Türkiye olarak bir yerel seçimleri daha geride bıraktık. Ben bu yazıyı kaleme aldığım saatlerde İstanbul’un yeni Belediye Başkanı henüz netleşmediği için burada bir kargaşa devam ederken, seçmenlerin oylarıyla Belediye Başkanları seçilen il, ilçe ve beldelerin yeni başkanları mazbatalarını aldılar, devir teslim törenleriyle görevlerine başladılar.
Kırşehir’de 10 yıl görev yapan Yaşar Bahçeci de yeni seçilen Belediye Başkanı Selahattin Ekicioğlu’na görevini devretti.
Kırşehir’in çiçeği burnundaki yeni Başkanı Ekicioğlu bir yandan hemşehrilerinin tebrik ziyaretlerini kabul ediyor, diğer yandan da Belediye’nin son durumu hakkında bilgiler alıp, ekibini oluşturmaya çalışıyor.
Başkan Ekicioğlu’nun görevinin zor olduğunu görüyor ve anlıyorum. Herkesin kendisinden beklentileri çok yüksek.
Dürüst, çalışkan bir kişiliğe sahip olan Sayın Ekicioğlu’nun en büyük sorunu halkın kendisinden iş beklentilerini karşılamak.
Kırşehir Belediyesi’nde şu an kadrolu, ya de taşeron kaç kişi istihdam ediliyor bilmiyorum, ama tıka basa dolu olduğunu biliyorum.
Bir yandan seçim sürecinde “kimsenin işiyle, aşıyla oynamayacağız” sözü veren, bir yandan da kendisinden iş bekleyen seçmenlerin beklentileri karşısında Başkan Ekicioğlu’nun işinin de o kadar zor olduğunu biliyoruz.
Sayın Başkan bu konuda nasıl bir yol izleyecek, ne yapacak bilmiyorum ama gelen talepler karşısında büyük sıkıntılar yaşayacağı da ortada…
Elbette bir Belediye Başkanı hem ekibini kuracak, hem de mevcut çalışanları çalıştıracak, hem de insanların iş ve aş beklentilerini karşılamak için çaba harcayacak.

Veri Kümesi Satırları =>
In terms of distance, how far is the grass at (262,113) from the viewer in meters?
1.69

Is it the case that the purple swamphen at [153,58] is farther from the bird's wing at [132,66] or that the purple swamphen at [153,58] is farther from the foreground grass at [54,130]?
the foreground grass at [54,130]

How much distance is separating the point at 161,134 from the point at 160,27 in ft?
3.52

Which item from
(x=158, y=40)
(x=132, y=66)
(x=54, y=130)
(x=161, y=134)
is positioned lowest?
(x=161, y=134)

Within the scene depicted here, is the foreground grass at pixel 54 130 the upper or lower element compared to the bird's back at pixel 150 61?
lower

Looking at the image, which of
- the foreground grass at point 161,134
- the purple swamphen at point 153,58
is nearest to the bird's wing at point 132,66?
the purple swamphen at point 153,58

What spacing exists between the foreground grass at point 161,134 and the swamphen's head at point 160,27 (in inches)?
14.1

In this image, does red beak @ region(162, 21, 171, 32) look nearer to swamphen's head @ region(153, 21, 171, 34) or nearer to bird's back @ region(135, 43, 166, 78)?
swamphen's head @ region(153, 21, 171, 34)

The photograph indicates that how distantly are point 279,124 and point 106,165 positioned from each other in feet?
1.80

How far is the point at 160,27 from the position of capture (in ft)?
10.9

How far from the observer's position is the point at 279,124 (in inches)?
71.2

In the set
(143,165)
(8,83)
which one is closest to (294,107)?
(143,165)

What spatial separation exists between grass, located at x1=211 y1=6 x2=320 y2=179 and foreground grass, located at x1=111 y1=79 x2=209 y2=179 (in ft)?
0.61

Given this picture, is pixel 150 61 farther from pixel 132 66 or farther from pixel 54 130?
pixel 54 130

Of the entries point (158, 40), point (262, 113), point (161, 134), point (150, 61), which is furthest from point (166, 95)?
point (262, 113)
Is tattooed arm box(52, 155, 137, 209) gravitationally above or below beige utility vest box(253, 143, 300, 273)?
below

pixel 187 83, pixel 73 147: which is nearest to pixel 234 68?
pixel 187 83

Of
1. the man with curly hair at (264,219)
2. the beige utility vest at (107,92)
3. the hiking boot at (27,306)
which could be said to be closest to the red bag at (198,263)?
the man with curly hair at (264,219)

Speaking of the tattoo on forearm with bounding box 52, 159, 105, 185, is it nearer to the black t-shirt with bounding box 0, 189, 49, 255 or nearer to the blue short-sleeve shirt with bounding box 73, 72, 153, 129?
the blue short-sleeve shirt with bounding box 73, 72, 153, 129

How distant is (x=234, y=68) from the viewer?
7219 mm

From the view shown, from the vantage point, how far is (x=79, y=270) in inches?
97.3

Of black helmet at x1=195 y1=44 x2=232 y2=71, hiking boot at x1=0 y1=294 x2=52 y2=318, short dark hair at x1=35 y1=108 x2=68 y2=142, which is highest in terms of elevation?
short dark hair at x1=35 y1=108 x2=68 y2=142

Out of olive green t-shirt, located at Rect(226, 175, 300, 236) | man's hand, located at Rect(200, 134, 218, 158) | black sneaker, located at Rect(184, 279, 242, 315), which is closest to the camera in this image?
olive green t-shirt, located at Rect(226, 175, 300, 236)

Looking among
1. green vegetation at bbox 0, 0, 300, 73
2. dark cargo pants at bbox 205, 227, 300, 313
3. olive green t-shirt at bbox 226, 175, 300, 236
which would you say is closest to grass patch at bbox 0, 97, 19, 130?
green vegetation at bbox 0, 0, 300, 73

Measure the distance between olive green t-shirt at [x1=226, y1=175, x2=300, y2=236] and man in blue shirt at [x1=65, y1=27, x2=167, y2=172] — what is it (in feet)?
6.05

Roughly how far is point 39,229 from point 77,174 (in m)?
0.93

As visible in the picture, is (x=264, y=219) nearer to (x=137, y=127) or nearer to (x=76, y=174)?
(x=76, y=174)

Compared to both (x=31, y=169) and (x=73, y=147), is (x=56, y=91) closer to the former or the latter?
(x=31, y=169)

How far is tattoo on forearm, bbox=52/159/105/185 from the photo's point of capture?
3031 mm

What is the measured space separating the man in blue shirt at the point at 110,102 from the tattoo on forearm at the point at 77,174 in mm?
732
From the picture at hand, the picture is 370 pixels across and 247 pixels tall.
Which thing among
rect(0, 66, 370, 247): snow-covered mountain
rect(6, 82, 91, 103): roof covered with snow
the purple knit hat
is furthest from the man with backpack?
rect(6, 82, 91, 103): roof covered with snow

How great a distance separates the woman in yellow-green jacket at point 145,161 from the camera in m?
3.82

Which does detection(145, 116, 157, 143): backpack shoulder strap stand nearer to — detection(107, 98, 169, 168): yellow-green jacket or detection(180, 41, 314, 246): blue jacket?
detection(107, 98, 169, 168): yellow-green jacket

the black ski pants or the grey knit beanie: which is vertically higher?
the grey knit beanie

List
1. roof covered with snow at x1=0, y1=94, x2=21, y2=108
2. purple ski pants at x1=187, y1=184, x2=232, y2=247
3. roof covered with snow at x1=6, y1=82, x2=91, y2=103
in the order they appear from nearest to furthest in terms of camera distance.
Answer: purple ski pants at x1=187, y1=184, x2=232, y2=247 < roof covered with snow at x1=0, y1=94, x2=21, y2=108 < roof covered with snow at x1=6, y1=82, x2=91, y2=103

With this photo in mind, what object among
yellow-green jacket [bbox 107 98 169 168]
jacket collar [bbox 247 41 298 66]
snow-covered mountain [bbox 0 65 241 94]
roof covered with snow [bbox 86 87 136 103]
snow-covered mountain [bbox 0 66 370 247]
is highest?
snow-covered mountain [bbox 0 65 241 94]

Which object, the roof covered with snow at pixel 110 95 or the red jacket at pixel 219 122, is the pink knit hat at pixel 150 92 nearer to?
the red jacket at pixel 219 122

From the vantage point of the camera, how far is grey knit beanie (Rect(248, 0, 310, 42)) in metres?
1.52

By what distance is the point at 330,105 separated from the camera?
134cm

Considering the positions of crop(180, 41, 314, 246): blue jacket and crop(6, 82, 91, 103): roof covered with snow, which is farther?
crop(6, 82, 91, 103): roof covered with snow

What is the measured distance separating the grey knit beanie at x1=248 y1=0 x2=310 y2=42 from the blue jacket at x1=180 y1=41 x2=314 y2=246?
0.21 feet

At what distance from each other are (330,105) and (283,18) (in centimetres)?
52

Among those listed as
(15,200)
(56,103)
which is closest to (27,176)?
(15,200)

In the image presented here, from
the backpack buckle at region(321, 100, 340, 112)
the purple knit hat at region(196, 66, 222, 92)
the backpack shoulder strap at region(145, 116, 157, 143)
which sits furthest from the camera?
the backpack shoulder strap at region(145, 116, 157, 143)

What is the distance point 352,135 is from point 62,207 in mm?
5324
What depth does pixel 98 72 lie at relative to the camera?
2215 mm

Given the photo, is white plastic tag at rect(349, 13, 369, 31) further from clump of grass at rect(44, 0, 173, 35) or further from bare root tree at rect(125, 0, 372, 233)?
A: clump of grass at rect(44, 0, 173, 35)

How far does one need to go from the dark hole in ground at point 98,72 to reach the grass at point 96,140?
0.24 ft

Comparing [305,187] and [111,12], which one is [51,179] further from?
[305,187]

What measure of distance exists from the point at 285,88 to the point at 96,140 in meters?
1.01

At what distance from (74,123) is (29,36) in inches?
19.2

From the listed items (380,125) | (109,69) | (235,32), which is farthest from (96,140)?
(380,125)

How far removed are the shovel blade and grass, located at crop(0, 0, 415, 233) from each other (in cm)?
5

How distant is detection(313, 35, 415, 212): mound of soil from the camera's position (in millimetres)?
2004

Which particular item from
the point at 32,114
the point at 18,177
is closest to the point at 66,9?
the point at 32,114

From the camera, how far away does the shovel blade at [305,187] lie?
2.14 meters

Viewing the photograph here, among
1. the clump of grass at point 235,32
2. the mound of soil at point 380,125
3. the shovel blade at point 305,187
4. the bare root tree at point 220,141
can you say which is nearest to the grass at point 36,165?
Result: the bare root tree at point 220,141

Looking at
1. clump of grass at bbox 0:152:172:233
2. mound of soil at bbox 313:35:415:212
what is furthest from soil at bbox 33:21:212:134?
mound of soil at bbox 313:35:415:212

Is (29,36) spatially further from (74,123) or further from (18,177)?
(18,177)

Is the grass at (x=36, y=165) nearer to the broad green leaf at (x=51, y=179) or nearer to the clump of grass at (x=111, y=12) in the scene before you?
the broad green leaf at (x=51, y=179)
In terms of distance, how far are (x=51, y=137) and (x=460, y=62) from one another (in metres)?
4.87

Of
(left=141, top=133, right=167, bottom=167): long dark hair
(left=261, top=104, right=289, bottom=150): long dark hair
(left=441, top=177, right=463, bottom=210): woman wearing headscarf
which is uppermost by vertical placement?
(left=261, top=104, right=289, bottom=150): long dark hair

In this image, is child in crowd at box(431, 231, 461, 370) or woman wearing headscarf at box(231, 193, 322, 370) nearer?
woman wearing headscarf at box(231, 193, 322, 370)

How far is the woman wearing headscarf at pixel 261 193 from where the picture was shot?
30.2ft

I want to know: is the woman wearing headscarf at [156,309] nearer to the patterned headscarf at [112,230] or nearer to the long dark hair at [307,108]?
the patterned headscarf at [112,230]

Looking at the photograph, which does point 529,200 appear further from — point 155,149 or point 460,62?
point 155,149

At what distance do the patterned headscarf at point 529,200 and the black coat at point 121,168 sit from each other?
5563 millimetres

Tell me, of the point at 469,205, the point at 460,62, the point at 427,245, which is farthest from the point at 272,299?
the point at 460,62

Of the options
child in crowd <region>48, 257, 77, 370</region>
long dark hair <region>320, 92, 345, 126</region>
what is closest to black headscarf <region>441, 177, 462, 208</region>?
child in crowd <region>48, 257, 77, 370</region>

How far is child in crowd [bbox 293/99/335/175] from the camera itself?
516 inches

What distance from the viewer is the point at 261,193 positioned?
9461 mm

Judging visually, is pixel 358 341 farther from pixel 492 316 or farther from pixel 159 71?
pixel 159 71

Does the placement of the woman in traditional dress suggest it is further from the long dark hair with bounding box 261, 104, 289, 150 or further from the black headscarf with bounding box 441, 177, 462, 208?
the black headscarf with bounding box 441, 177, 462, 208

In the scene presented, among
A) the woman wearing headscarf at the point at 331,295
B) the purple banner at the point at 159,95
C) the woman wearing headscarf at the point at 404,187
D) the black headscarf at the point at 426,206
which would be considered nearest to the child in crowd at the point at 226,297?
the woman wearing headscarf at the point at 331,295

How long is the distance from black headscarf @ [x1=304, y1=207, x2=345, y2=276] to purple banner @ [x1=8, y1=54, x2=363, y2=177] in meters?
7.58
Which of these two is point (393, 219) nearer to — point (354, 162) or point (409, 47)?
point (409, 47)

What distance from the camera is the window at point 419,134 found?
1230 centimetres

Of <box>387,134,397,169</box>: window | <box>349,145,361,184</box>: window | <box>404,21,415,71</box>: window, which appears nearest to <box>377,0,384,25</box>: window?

Yapılacak İş =>
Kırşehir'de görevi devralan yeni belediye başkanı hakkındaki yazının devamını verin.

Alıştırma Çıktısı =>
Ama Sayın Ekicioğlu göreve başlayalı henüz bir hafta olmuşken, insanların bu kadar kısa bir süre içinde ondan çok şeyler beklemesinin de yanlış bir tutum olduğunu düşünüyorum.
Önce kendi ekibini oluşturacak ki, izleyeceği yol haritasını ortaya koyacak, yeni istihdam alanları oluşturup, insanların iş beklentilerine fırsat verecek.
İşte Belediye Başkanı Selahattin Ekicioğlu, göreve başlar başlamaz ilk iş Belediye çalışanlarıyla bir toplantı yapıp, istek ve beklentilerini ortaya koydu, hem uyardı, hem de moral verdi, Kırşehir’i birlikte yöneteceklerinin altını çizdi.
Başkan Ekicioğlu, “İşten atacaklar, birilerini getirecekler algısına sakın inanmayın. Ben koşan bir insanım, benimle birlikte koşan devam eder. Koşamayan arkada kalırsa ona da bay bay ederiz” derken, kimsenin Belediye’nin malı ve çiftliği olmadığını üstüne basa basa vurgulaması da dikkat çekiciydi.
“Benim sizlerden farkım yok. Sizin içinizden çıktım. Belediye tesislerinde hiçbir seçilmişe özellik tanınmayacak. Şeffaf ve adil olacağız. Ben de içtiğim çayın parasını ödemek zorundayım. Oralar benim çiftliğim değil” diyerek Kırşehir halkının yüreğine de su serpti.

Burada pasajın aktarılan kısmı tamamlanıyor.